O
fisco quer informação mensal sobre estoques a partir de 2016
O controle do estoque já é exigido pelo fisco há
décadas, desde o surgimento do ICMS e do IPI
Fátima Fernandes
Uma indústria que produz cadeiras precisa de rodinhas, espuma,
plásticos, tecidos. A partir de janeiro de 2016, todo esse material em
estoque terá de ser informado mensalmente ao fisco por meio do SPED
(Sistema Público de Escrituração Digital) Fiscal.
O detalhamento de informações sobre a produção e o estoque, para
cálculos de ICMS (Imposto sobre Circulação de Mercadorias e Serviços) e IPI
(Imposto sobre Produtos Industrializados), o chamado bloco K do SPED, vai valer
para todos os setores da indústria e do atacado.
E o acompanhamento ocorrerá desde a aprovação de uma ordem de produção,
passando pela compra de matérias-primas, consumo de insumos, quantidade de
produtos fabricados, produção em andamento, além de perda e sobras a cada mês.

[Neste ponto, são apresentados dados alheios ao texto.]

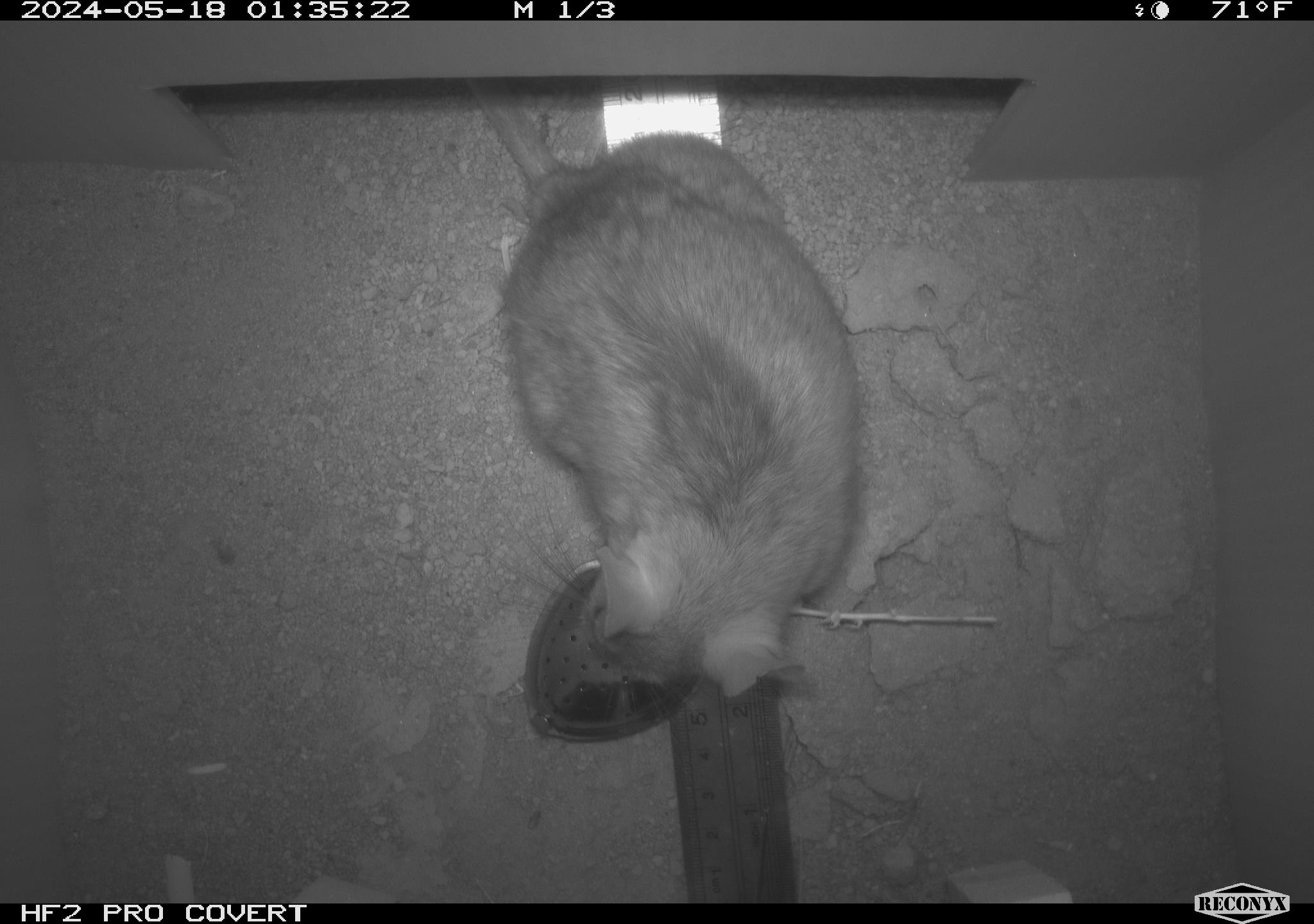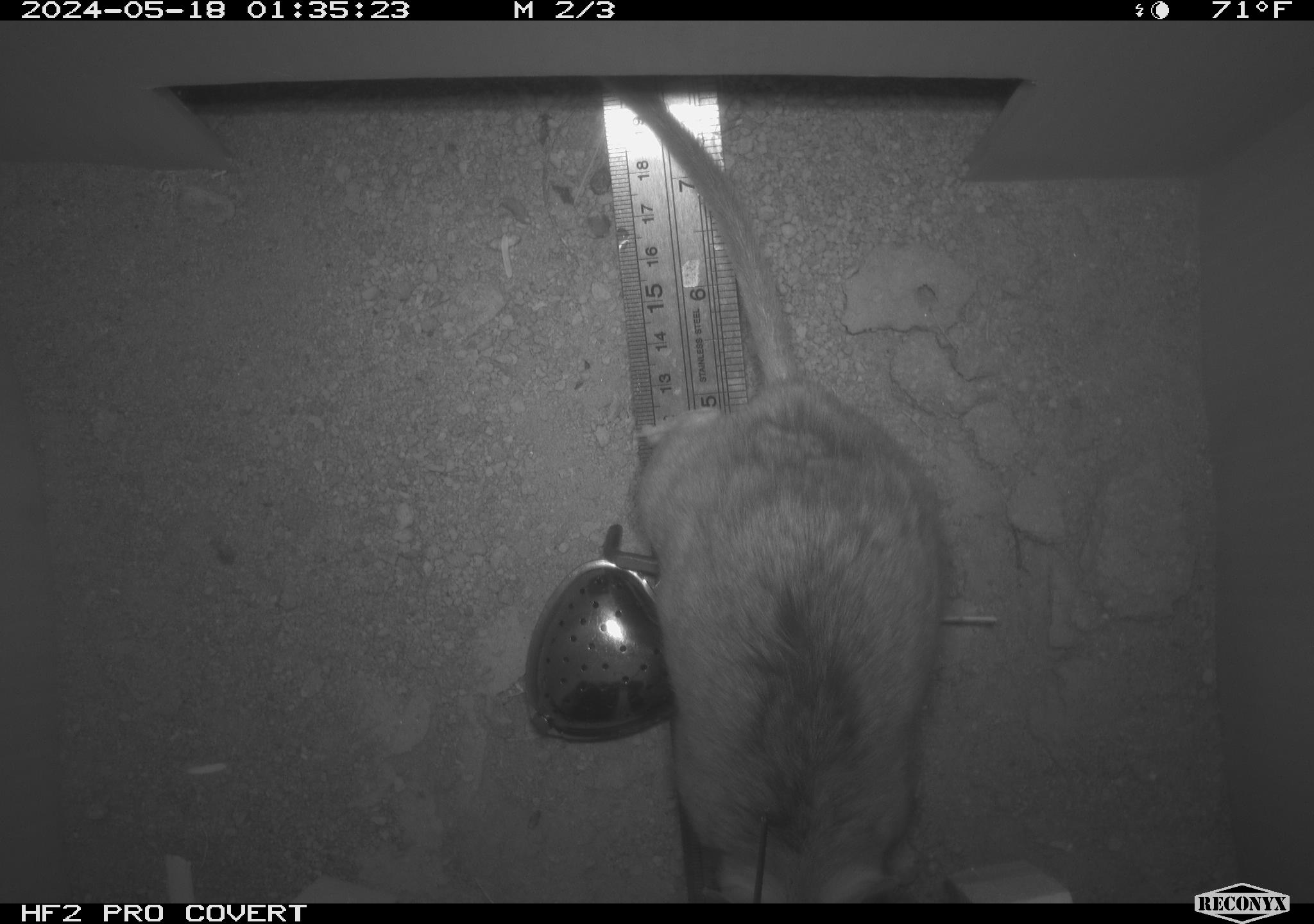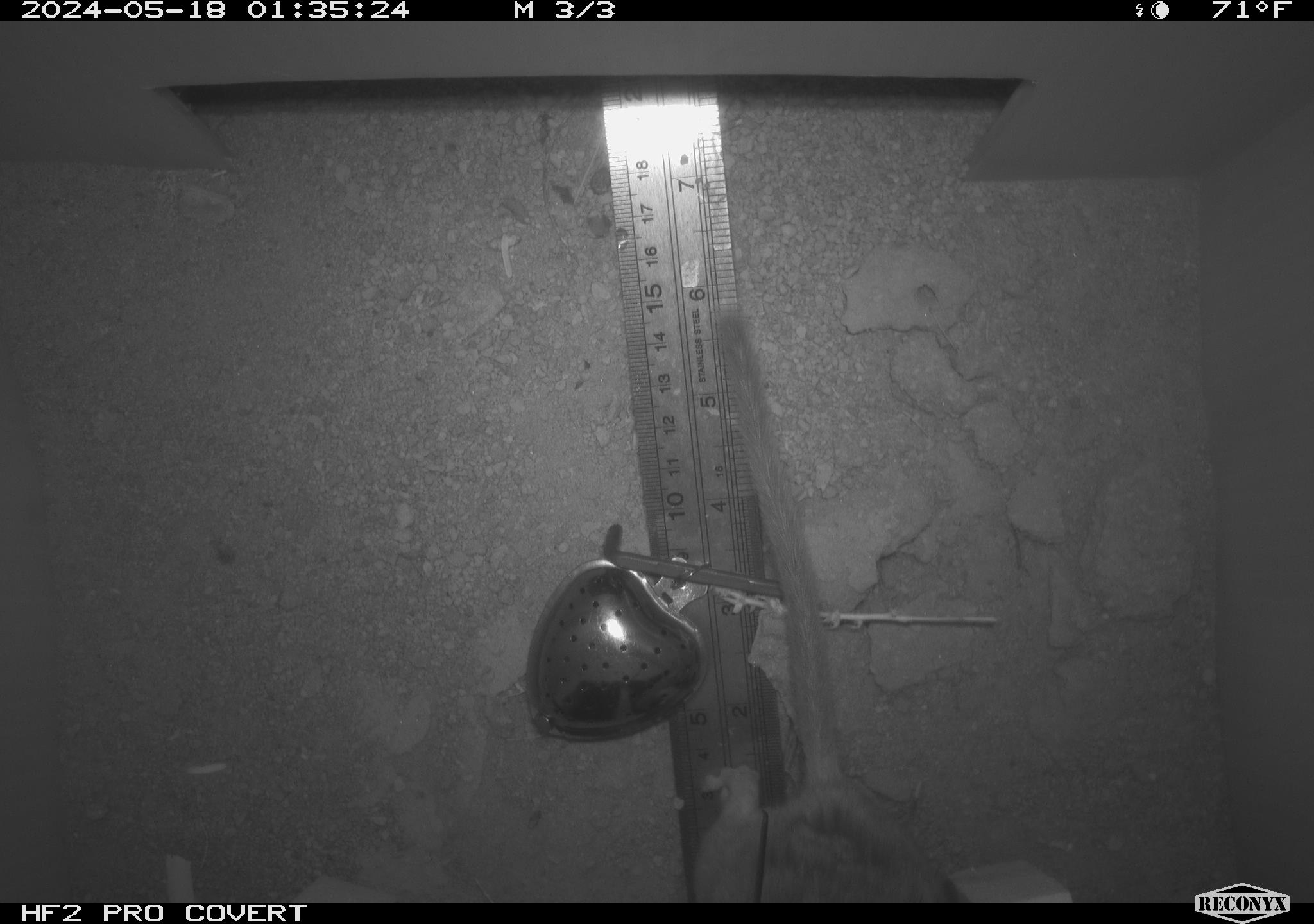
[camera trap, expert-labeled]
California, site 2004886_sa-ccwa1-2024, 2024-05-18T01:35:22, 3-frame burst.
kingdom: Animalia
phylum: Chordata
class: Mammalia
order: Rodentia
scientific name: Rodentia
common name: woodrat or rat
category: woodrat or rat species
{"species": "woodrat or rat species (woodrat or rat) (Rodentia)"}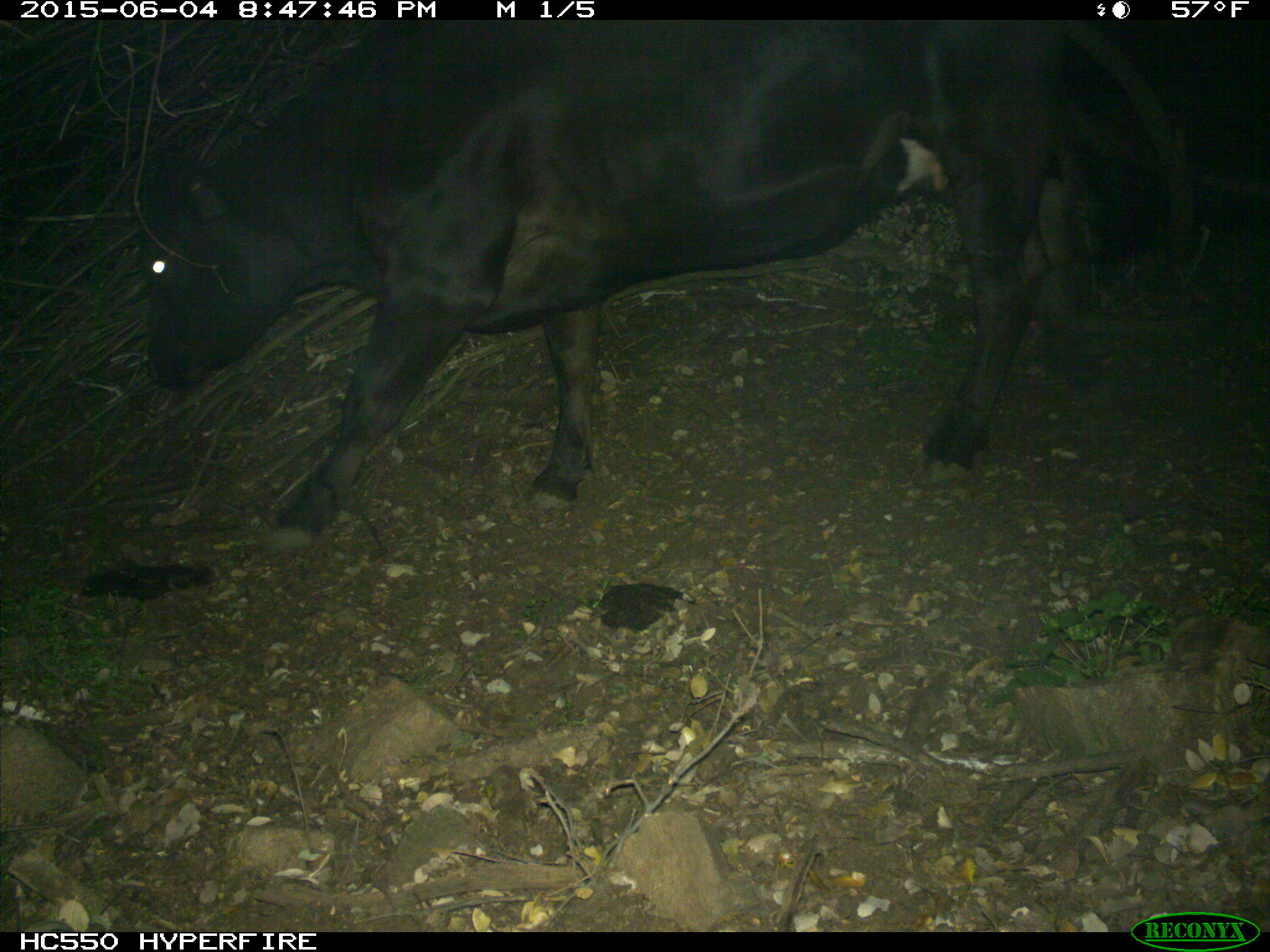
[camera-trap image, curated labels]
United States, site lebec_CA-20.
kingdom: Animalia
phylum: Chordata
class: Mammalia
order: Artiodactyla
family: Bovidae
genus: Bos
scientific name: Bos taurus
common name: domestic cow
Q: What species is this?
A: Bos taurus (domestic cow).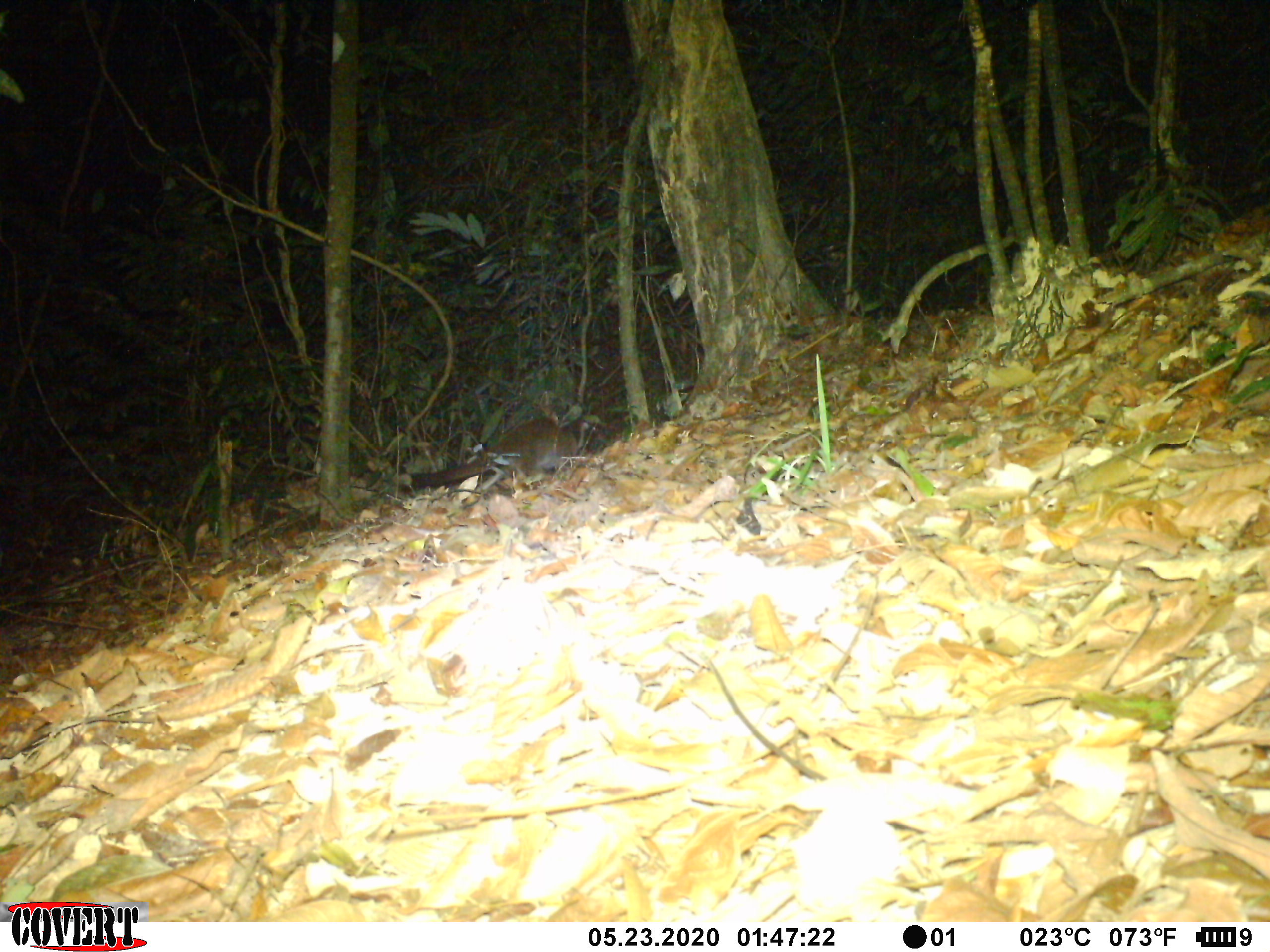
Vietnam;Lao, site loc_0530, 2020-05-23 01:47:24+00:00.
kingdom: Animalia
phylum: Chordata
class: Mammalia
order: Carnivora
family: Viverridae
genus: Paguma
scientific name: Paguma larvata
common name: masked palm civet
Masked palm civet (Paguma larvata). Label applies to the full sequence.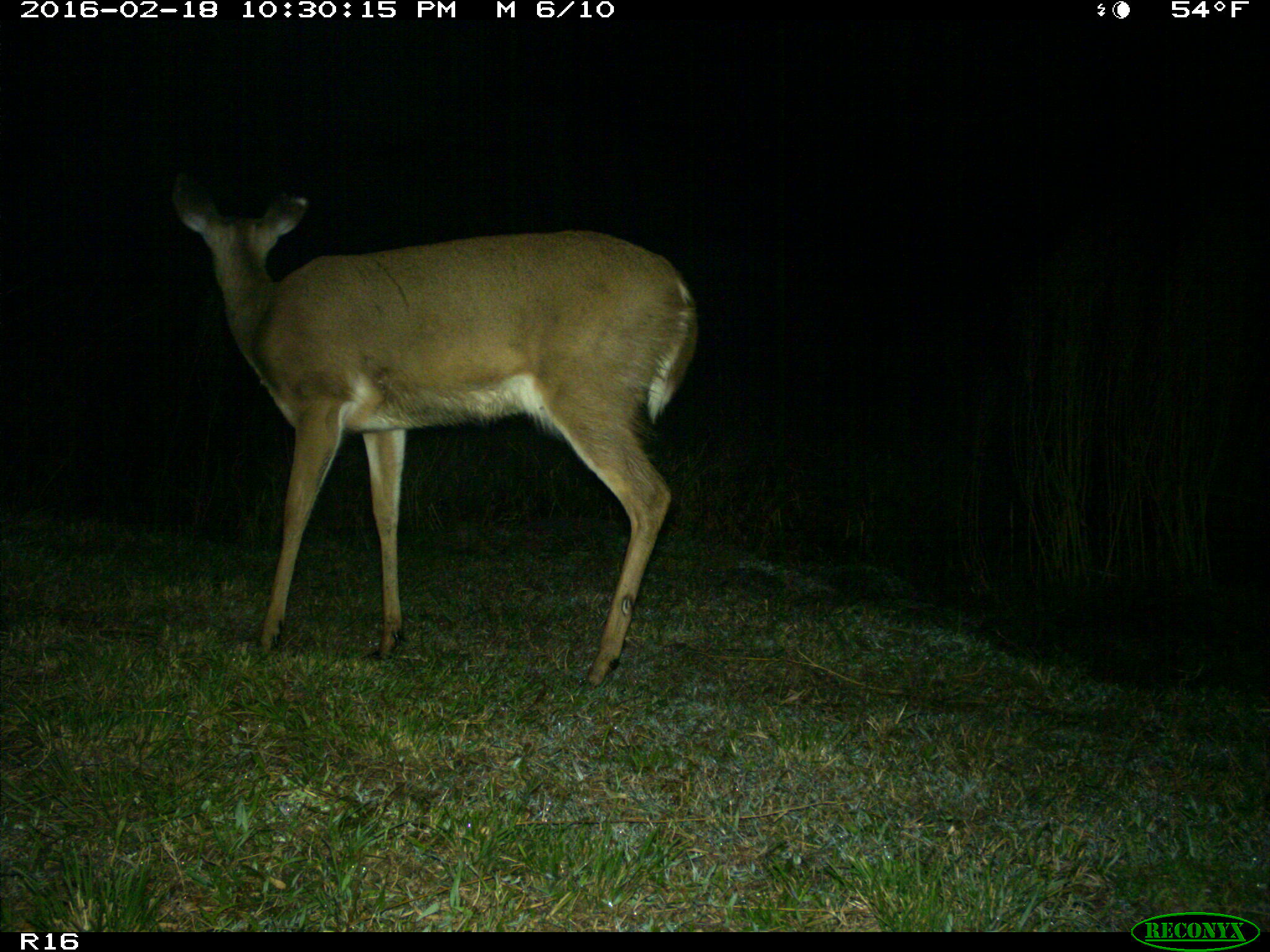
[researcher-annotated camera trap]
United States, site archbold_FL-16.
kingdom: Animalia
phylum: Chordata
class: Mammalia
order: Artiodactyla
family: Cervidae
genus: Odocoileus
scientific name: Odocoileus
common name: deer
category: unidentified deer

“Essa obrigatoriedade nada mais é do que a ampliação do poder das lentes
do fisco sobre as operações das empresas. A cada ano o fisco aperfeiçoa a
fotografia do contribuinte, que ganha mais pixels”, afirma Antonio Carlos
de Moura Campos, consultor tributário.
O controle do estoque já é exigido pelo fisco há décadas, desde o
surgimento do ICMS e do IPI. Sucede que tal controle é feito em um livro de
registro fiscal das empresas, uma espécie de extrato de conta corrente. Neste
caso, para que o fisco acompanhe a movimentação da indústria ou de um atacado,
precisa deslocar um fiscal até a empresa.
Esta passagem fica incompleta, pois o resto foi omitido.